Yorkshire Air Ambulance faces alarming spike in laser attacks, as crew member injured.

The safety of Yorkshire Air Ambulance crew members has come under threat as laser attacks escalated over the weekend.

Yorkshire Air Ambulance (YAA), a lifeline for communities in Yorkshire, has recently seen a disturbing rapid escalation in laser attacks. Over the course of a single week, YAA has been subjected to three separate and deliberate laser assaults, with the latest attack resulting in an injury to one of their crew members.

On Friday evening during a transit flight back to their Nostell airbase, YAA Technical Crew Member Alex Clark, became the unfortunate victim of the most recent laser strike. Horrifically, the laser beam managed to hit Alex in one of his eyes resulting in a burn on his cornea. Although he is now on a path to a full recovery, his injury poignantly emphasises the very real threats faced by YAA’s crew members.

These attacks, characterised by their intermittent and seemingly random nature, have left the YAA searching for answers, as there appears to be no discernible pattern or motive behind these acts of senseless stupidity. The safety of YAA’s crews and the patients they serve is paramount, and these attacks constitute a threat to both.

YAA Chief Pilot Owen McTeggart emphasised the severe consequences of laser attacks on air ambulance operations: “If we get a laser attack while trying to land at the site of an incident, it means we cannot land, and the injured person on the ground doesn’t get the care that we are there to provide.

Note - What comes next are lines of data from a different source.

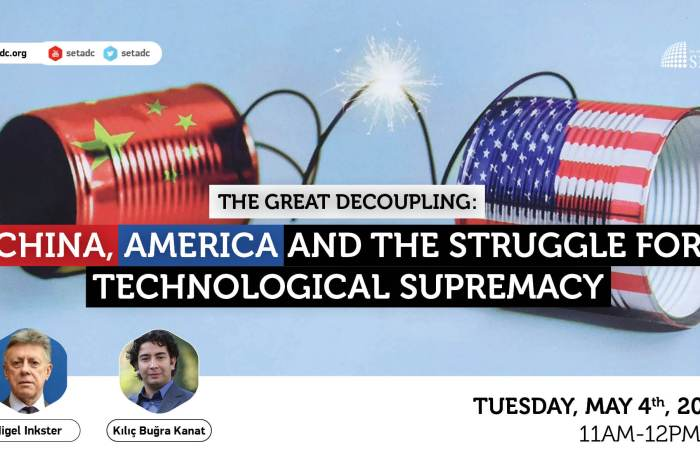 Event Summary: The Great Decoupling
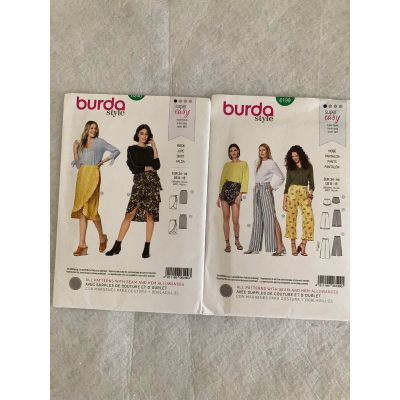 Remnant - 2 x Burda Sewing Patterns - size 34 - 44cm -End of Line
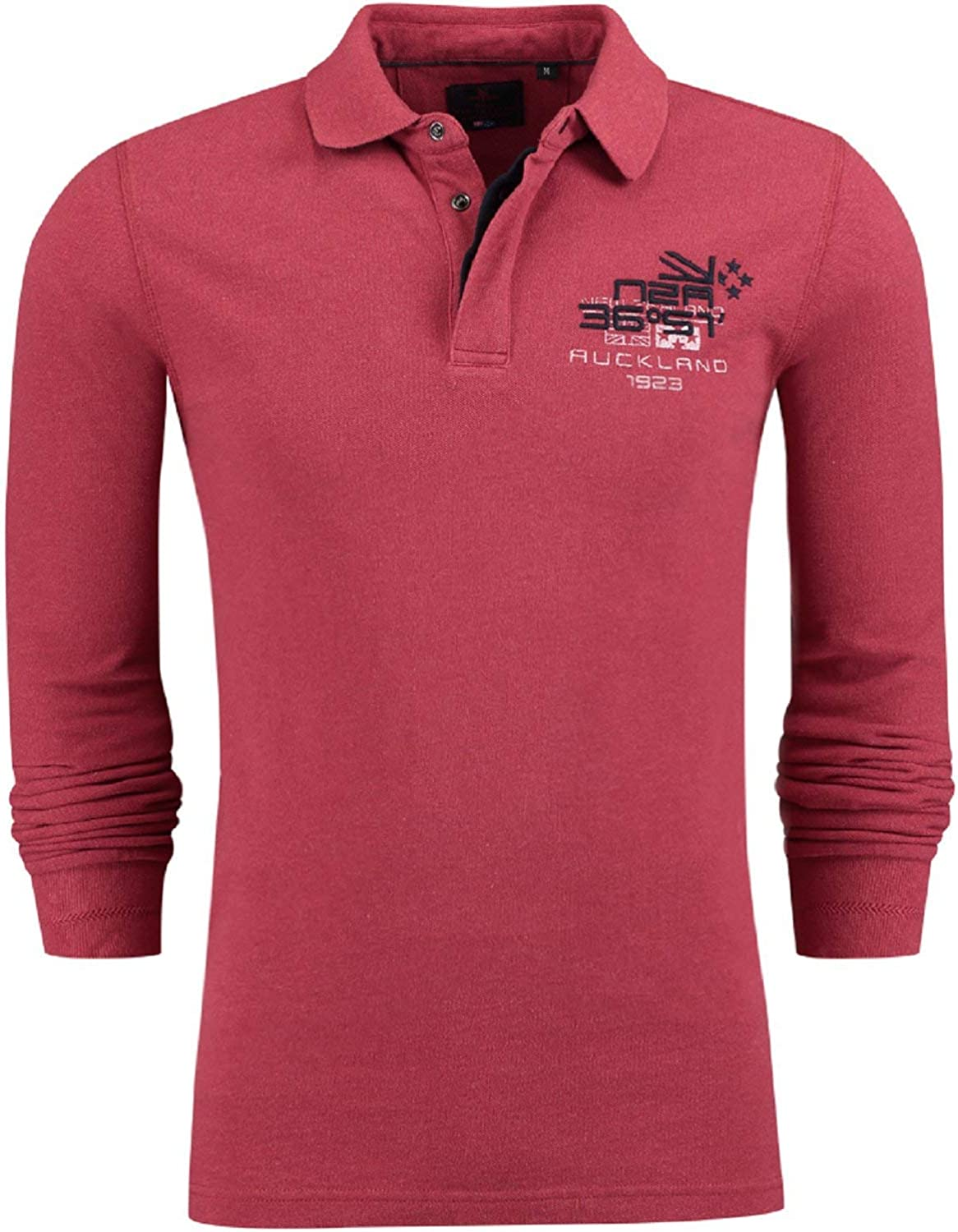 New Zealand Auckland polo manches longues nza rouge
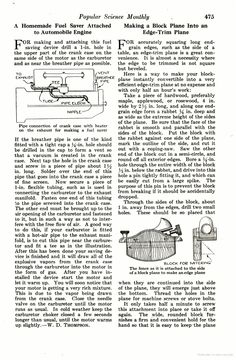Making a block plane into an edge-trim plane, Popular Science, circa September 1918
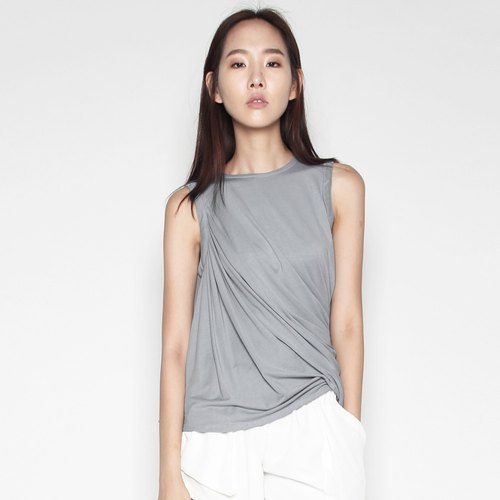 ELBERTE DRAPE JERSEY GREY TOP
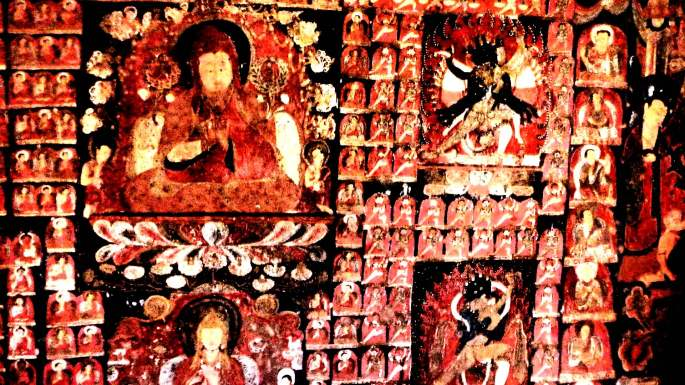 MYSTIC MONTAGE |Amazing artwork by medieval Kashmiri and Ladakhi sages outside Saspol | Ladakh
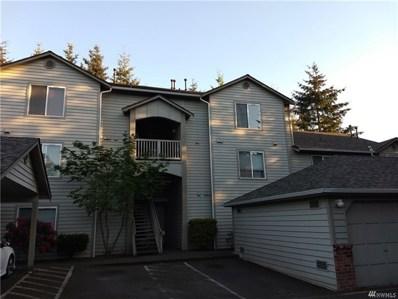 730 112th St SW UNIT G305, Everett, WA 98204 - #: 1454354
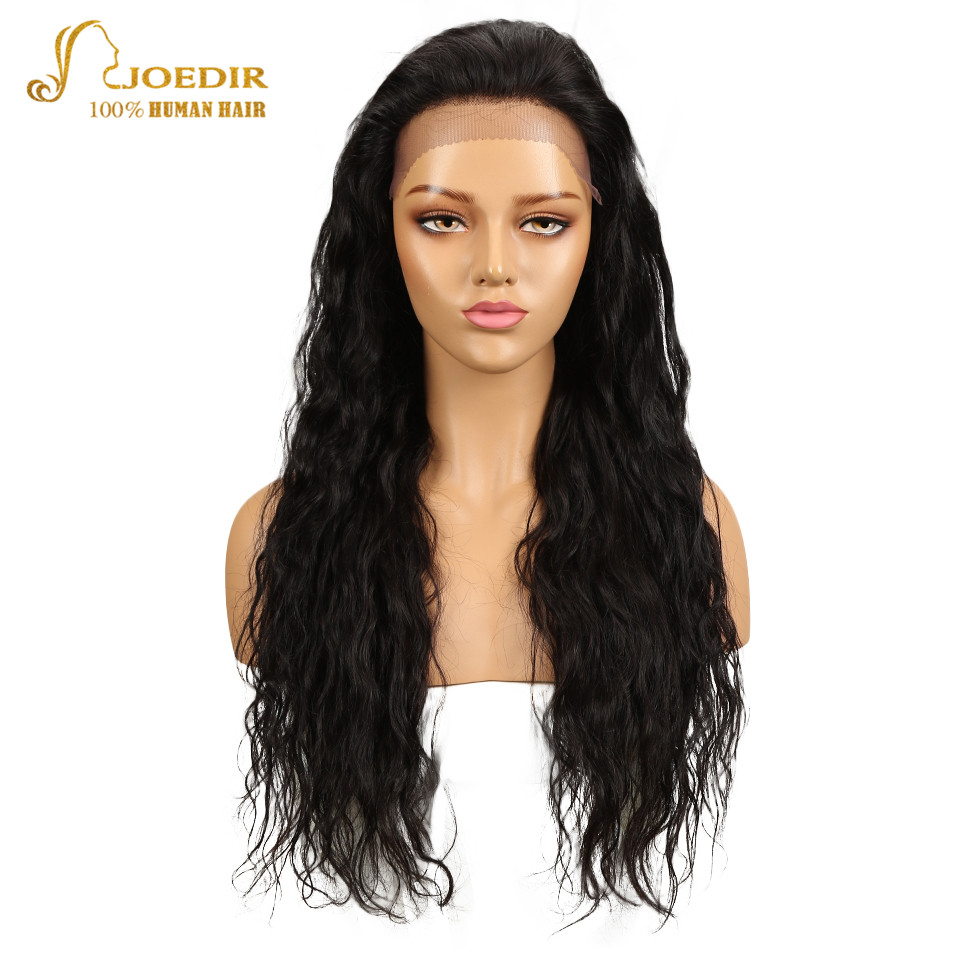 Joedir Brazilian Body Wave Virgin Hair Wigs Lace Frontal Human Hair Wigs For Black Women With Baby Hair 13*4 Swiss Lace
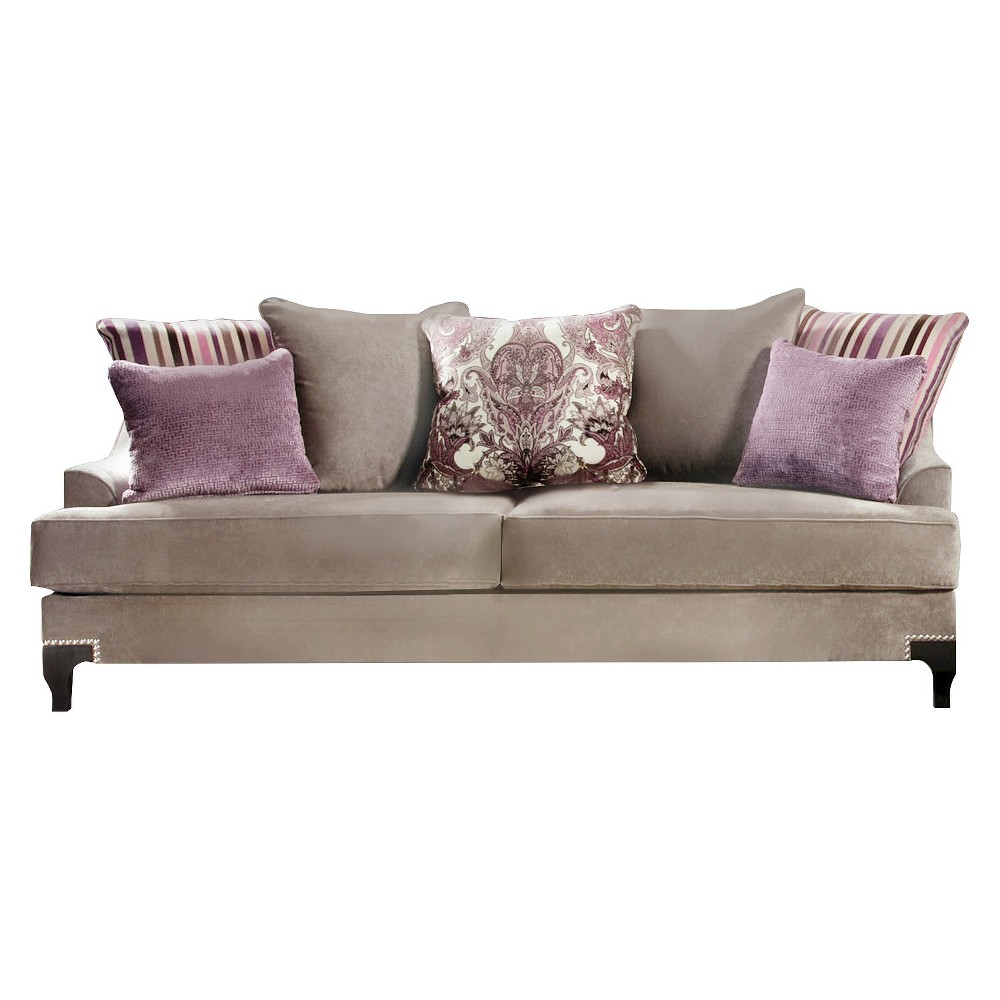 ioHomes Leah Formal Upholstered Sofa in Vintage Taupe, Brown/Gray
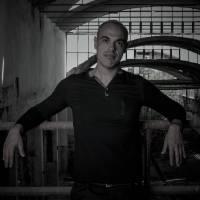 Francesco Cipullo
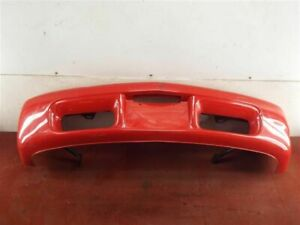 Front Bumper GMC Canada Only Smooth Fits 98-05 BLAZER S10/JIMMY S15 183568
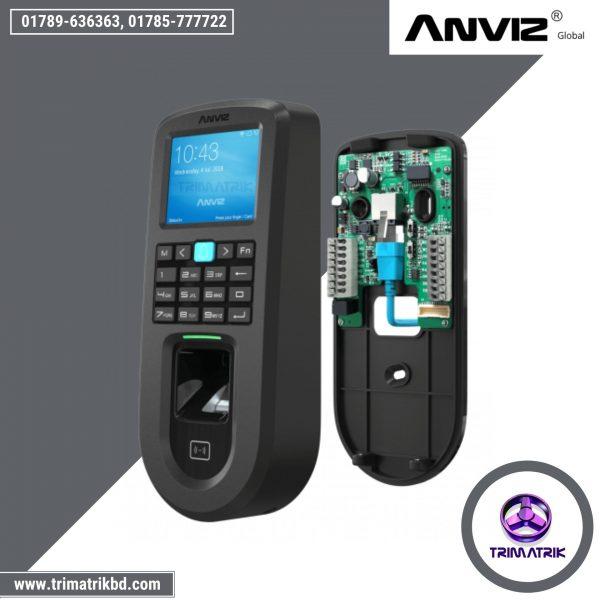 Anviz VF30 Pro available at TRIMATRIK MULTIMEDIA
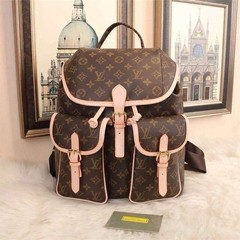 Mochila Louis Vuitton 203 50880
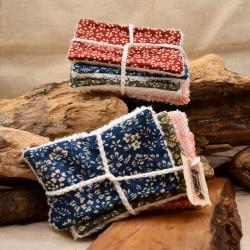 Lingettes démaquillantes en tissu éponge bambou : Obialice savonnerie artisanale Hérault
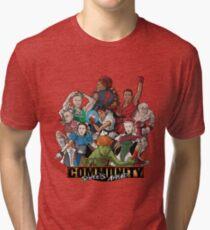 Camiseta de tejido mixto Calles por delante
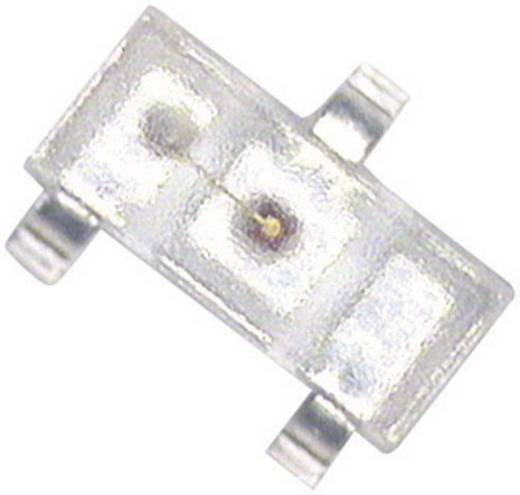 SMD-LED SOT-23 Gelb 5 mcd 140 ° 20 mA 2.1 V Kingbright KM-23YD-F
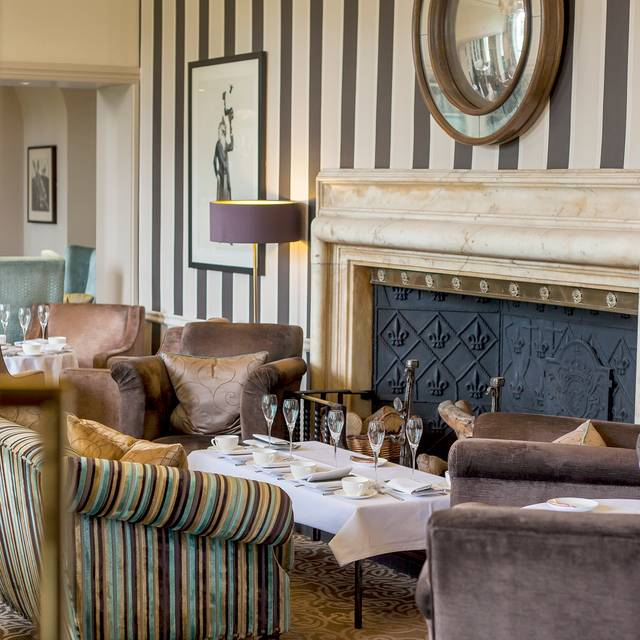Afternoon Tea - Afternoon Tea at Sopwell House, St. Albans, Hertfordshire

It doesn’t take much for the eyes to be permanently damaged by a laser, and while the laser itself might not be a danger if it doesn’t contact the eyes, it is a massive distraction for the crew during a critical stage of flight and causes much distress.

A lot of it is ignorance to the implications it can have on our operations. And I’m sure most people who point a laser at a helicopter think it’s just a laugh and no harm is caused. But it can, in some cases, have life-changing consequences for the pilot, the crew, and if it’s an air ambulance under threat, the patient in the back whose life they are trying to save.”.

Mike Harrop, YAA Chairman, implores those responsible for these attacks to consider the gravity of their actions and the potential harm they are causing.  He added: “The safety and well-being of YAA’s dedicated crew members and patients are non-negotiable priorities.  Our crew shouldn’t fear flying on a shift at YAA, all because someone somewhere finds it amusing to shine lasers at aircraft, or they are ignorant to the dangers they are putting our crew in.   Regardless of whether YAA is being deliberately targeted or mistaken for another helicopter – it is wholly unacceptable for one of our crew members to suffer an injury due to someone else’s reckless actions.”

YAA now calls upon its supporters throughout the local communities it serves to assist in raising awareness of the dangers of shining lasers at aircraft.  Anyone with information related to these attacks is urged to come forward and contact the police, and help ensure that such incidents do not happen again.